アトピー性皮膚炎
薬なしでも健康な肌を取り戻す治療
一般的な治療では治らなかった頑固なアトピー性皮膚炎、アレルギー性の肌荒れや湿疹などの治療を行っています。
一般的な治療では、薬でかゆみなどを抑える、対症療法を中心に治療を行っています。しかしこのような慢性の症状には、患者さん一人ひとりの体質や生活習慣などに原因があるものが多くあります。そのため、一時的に症状を治めるだけでは根本的な治療になりません。また、一度良くなっても、薬をやめたり、体が薬に慣れてしまうと、症状が再発したり悪化して、治りにくさにつながってしまいます。そのため、薬の強さや使う回数がどんどん増えて、負のスパイラルに陥ってしまうことがあるのです。
当院では、薬を使わずに、自分で健康な肌を維持できるようになることを最終目標としています。そのため、医師による丁寧な問診・診察により、人によって異なる根本的な原因の解明と、それに合わせた治療を行っています。また治療では、非常に弱い水溶性ステロイド剤などを使って、痒みを抑えながら徐々に薬の量を減らしていきます。これにより、今まで強い薬を長年使ってきた方でも、リバウンド(薬をきったことによる一時的な症状やかゆみの悪化)のリスクを避けながら、治療を行うことができます。

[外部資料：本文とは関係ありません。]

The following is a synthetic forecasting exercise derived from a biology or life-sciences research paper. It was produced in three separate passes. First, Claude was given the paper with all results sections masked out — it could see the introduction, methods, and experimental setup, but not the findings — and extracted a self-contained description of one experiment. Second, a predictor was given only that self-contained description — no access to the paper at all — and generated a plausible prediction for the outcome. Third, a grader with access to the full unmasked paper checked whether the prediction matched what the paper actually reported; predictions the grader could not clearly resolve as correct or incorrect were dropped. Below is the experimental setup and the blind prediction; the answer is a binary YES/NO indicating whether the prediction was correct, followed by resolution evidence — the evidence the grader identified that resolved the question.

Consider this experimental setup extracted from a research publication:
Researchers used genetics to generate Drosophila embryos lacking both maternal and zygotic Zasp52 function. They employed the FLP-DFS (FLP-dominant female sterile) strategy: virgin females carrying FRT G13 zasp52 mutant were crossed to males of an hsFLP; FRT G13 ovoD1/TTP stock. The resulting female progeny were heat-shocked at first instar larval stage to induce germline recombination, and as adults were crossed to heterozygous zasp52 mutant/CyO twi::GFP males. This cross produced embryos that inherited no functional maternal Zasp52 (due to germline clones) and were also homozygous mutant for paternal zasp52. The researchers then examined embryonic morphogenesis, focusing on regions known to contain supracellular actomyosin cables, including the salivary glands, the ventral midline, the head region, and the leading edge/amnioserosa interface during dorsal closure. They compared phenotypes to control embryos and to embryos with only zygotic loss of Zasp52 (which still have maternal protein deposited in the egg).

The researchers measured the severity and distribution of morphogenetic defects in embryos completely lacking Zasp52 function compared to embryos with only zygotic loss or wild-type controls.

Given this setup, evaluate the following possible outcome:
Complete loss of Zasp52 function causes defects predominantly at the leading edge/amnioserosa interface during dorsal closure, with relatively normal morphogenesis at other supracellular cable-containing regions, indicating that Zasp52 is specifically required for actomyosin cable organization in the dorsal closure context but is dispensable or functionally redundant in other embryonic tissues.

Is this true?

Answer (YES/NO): NO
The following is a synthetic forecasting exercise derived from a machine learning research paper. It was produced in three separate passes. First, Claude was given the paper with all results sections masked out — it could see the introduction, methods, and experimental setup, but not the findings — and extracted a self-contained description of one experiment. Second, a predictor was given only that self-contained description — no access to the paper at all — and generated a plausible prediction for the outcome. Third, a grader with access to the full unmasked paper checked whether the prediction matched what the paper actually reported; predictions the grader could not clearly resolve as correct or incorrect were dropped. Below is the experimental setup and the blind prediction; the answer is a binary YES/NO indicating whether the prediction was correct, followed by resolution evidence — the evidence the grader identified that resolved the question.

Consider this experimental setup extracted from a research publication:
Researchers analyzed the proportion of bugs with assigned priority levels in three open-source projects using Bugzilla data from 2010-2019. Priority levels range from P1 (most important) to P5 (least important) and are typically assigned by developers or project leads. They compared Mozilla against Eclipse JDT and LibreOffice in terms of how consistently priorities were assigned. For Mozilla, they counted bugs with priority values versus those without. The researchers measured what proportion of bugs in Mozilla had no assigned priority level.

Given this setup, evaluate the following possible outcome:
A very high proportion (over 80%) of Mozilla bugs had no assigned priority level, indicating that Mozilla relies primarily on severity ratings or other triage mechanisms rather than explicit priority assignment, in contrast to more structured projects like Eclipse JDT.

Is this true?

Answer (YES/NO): NO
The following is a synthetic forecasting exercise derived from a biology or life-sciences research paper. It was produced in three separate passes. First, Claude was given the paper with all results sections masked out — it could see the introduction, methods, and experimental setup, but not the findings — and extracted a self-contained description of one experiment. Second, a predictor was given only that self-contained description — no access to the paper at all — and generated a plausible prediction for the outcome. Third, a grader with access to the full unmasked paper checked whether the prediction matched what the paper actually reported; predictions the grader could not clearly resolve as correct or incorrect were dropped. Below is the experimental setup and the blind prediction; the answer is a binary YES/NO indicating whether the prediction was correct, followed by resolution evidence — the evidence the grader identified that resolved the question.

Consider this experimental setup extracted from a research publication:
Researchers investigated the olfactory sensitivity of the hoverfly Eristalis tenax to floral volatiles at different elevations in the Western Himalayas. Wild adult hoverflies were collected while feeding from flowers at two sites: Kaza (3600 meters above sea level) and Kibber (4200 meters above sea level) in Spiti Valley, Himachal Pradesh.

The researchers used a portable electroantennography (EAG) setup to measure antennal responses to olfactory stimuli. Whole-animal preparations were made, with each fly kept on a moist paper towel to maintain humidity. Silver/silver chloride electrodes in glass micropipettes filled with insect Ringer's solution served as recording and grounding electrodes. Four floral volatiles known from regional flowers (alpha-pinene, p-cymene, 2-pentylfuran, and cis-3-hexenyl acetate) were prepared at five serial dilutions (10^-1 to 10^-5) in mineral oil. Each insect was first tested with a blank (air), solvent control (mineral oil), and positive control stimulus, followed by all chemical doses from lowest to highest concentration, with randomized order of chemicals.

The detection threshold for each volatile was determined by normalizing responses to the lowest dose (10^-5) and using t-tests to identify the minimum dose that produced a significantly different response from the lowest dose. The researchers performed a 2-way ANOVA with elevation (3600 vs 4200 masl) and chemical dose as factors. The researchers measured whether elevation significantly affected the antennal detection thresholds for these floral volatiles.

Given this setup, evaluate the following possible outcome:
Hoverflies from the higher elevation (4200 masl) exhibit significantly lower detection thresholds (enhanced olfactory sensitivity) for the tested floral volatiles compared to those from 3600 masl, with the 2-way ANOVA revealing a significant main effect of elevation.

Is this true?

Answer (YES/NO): NO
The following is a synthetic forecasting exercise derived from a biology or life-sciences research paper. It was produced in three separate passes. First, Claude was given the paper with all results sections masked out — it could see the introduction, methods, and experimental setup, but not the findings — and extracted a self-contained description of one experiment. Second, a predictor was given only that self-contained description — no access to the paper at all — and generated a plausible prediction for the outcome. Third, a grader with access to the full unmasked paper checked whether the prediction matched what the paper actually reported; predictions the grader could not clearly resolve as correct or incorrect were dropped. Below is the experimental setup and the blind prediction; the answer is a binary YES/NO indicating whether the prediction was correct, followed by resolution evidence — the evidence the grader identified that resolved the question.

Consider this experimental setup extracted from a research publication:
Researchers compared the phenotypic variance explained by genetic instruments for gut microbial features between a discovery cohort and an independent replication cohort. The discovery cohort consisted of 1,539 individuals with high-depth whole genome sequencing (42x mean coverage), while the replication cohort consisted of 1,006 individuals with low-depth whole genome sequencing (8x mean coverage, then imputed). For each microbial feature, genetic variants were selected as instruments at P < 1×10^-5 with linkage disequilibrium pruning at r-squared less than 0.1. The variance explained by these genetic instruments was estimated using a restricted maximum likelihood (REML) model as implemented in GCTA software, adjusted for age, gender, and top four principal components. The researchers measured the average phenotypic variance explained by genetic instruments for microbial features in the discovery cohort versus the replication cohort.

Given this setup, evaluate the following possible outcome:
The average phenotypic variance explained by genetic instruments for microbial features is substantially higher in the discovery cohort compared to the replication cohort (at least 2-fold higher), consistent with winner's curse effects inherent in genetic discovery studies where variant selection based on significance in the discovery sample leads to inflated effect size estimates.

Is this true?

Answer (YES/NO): YES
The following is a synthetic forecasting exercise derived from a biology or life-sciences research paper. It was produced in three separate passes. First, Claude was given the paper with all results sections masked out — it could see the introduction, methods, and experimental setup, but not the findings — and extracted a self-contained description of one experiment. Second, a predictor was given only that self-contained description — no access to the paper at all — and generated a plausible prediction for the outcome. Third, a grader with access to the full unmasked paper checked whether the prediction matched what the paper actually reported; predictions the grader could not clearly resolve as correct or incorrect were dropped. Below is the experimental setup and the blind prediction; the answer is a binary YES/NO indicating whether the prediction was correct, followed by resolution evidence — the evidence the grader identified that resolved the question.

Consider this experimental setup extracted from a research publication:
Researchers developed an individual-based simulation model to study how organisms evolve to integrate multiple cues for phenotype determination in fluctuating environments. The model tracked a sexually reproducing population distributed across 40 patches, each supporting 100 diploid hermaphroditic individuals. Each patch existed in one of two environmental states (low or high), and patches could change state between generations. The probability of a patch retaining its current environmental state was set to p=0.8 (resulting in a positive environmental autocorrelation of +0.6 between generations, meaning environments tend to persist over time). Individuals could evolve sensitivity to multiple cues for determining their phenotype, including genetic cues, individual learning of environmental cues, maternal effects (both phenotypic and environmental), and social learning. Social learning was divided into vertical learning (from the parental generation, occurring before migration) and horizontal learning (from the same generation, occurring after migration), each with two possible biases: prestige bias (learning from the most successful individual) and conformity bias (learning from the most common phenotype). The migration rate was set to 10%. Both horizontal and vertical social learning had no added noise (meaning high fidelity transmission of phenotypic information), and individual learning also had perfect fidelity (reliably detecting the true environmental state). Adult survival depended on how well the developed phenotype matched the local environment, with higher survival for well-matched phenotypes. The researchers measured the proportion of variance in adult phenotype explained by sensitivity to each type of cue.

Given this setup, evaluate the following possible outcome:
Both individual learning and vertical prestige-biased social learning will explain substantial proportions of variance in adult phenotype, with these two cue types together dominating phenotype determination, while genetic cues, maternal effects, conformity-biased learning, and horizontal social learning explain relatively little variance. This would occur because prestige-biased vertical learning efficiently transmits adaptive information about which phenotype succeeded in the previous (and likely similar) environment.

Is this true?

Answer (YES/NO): NO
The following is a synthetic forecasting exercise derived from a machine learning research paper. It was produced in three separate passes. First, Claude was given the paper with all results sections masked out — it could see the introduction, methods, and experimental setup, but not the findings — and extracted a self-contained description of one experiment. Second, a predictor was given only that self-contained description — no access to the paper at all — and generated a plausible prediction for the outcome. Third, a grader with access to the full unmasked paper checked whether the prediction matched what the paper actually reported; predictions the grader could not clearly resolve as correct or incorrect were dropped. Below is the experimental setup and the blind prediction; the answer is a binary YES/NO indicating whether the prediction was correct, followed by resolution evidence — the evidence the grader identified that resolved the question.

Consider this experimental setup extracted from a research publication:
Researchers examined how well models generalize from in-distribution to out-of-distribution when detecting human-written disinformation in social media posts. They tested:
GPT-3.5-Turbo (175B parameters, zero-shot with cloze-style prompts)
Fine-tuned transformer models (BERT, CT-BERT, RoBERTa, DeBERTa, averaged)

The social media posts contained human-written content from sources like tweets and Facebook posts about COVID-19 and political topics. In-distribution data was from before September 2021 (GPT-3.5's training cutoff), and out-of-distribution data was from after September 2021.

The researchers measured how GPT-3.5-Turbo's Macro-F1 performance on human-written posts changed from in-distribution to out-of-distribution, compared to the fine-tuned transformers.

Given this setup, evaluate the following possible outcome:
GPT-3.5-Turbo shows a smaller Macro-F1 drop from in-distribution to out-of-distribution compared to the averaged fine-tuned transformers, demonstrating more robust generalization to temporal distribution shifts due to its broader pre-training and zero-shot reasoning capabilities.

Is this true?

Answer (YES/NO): NO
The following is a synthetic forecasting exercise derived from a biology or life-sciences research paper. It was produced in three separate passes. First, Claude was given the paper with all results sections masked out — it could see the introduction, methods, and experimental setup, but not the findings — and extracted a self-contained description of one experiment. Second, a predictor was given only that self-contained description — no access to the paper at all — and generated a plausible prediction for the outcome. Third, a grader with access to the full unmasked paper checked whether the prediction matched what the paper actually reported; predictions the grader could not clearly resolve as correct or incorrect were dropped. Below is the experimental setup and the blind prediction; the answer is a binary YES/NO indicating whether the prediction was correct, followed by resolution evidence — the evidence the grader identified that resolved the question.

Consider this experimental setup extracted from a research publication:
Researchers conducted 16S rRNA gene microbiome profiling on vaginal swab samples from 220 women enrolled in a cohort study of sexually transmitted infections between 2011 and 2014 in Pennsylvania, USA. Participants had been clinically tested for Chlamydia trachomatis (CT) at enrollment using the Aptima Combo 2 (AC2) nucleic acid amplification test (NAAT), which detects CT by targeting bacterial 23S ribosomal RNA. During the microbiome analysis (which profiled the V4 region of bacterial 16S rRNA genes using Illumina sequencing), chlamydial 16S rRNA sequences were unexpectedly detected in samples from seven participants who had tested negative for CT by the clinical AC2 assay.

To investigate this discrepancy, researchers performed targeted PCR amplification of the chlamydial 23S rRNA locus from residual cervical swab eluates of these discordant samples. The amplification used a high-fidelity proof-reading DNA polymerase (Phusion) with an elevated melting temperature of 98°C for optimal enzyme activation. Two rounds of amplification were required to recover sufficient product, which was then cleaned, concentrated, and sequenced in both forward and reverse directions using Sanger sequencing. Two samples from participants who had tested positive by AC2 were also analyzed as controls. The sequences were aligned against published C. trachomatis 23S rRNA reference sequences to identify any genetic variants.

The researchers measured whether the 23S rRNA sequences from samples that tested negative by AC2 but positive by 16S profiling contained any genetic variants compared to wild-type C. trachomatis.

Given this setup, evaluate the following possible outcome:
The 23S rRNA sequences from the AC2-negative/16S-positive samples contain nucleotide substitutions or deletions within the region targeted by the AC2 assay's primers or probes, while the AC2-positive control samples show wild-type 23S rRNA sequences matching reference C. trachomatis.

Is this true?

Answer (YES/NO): YES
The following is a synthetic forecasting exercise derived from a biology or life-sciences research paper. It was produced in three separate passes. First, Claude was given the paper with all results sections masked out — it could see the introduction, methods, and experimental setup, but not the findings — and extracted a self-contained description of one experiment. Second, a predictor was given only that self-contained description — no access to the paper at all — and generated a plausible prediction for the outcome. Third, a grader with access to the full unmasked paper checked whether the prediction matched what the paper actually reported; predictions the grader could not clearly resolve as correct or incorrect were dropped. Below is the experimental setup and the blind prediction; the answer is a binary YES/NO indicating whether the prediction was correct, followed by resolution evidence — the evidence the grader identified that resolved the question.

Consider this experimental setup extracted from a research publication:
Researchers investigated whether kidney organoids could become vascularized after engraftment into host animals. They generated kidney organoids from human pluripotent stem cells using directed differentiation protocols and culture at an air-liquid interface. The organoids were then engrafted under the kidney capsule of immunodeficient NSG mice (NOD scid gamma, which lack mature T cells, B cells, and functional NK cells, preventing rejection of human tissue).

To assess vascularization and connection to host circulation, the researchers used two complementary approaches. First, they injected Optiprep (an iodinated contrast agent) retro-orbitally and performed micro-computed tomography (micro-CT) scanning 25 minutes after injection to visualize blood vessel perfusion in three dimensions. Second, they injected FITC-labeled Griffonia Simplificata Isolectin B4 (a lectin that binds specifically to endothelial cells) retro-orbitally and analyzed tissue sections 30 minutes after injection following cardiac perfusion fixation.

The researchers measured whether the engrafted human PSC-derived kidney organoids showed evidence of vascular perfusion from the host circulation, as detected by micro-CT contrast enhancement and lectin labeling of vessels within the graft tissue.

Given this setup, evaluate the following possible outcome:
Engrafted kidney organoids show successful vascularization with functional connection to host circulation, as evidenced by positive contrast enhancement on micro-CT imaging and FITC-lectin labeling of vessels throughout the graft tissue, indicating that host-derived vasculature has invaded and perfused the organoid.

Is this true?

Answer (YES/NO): YES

この水溶性ステロイド外用剤は、当院で独自に調合しています。実はステロイド自体は、ステロイドホルモンとして、私たちの体内で作られているのです。一般的に使われる薬には、その数十倍以上の強さのステロイドが使用されており、患者さんによっては強すぎることがあります。そのため、当院の水溶性ステロイド剤は、体内のステロイドホルモンの数倍程度の強さに調整しております。また、治療に使用する他の薬も全て、赤ちゃんにも安心してお使いいただける刺激の弱いものとなっております。
また、アトピー性皮膚炎などの慢性的な皮膚トラブルは、角質内部の脂が減少しバリア機能が失われていることが原因の一つとして知られています。一方で、洗ったあとに何もつけなくても、クリームを塗ったようにしっとりしている健康な肌の角質は、強いバリア機能を持っています。この皮膚表面のバリア機能は、紫外線やシャンプーなどの外部からの刺激に対する抵抗力だけでなく、皮膚内部から炎症が出ることも抑えるバリアとなります。言い換えれば、何もぬらなくてもしっとりしている肌の角質は、ステロイドなどの薬に代わって炎症を抑える役割を果たすようになり、薬に頼らずに皮膚の炎症をコントロールすることを可能にしてくれます。
以上の理由から、当院では水溶性ステロイドの治療と同時に、独自の糖質ローション・パックによるスキンケアを行い、肌質の改善によって角質のバリア機能を回復させながら、徐々にステロイドの量を減らしていきます。そして最終的には体内にある患者さん自身のステロイドにバトンタッチして、スキンケアのみで健康な肌の状態を維持できるようにし、薬は季節の変わり目や体調不良などの突発的な理由による症状の悪化にのみ使うようにします。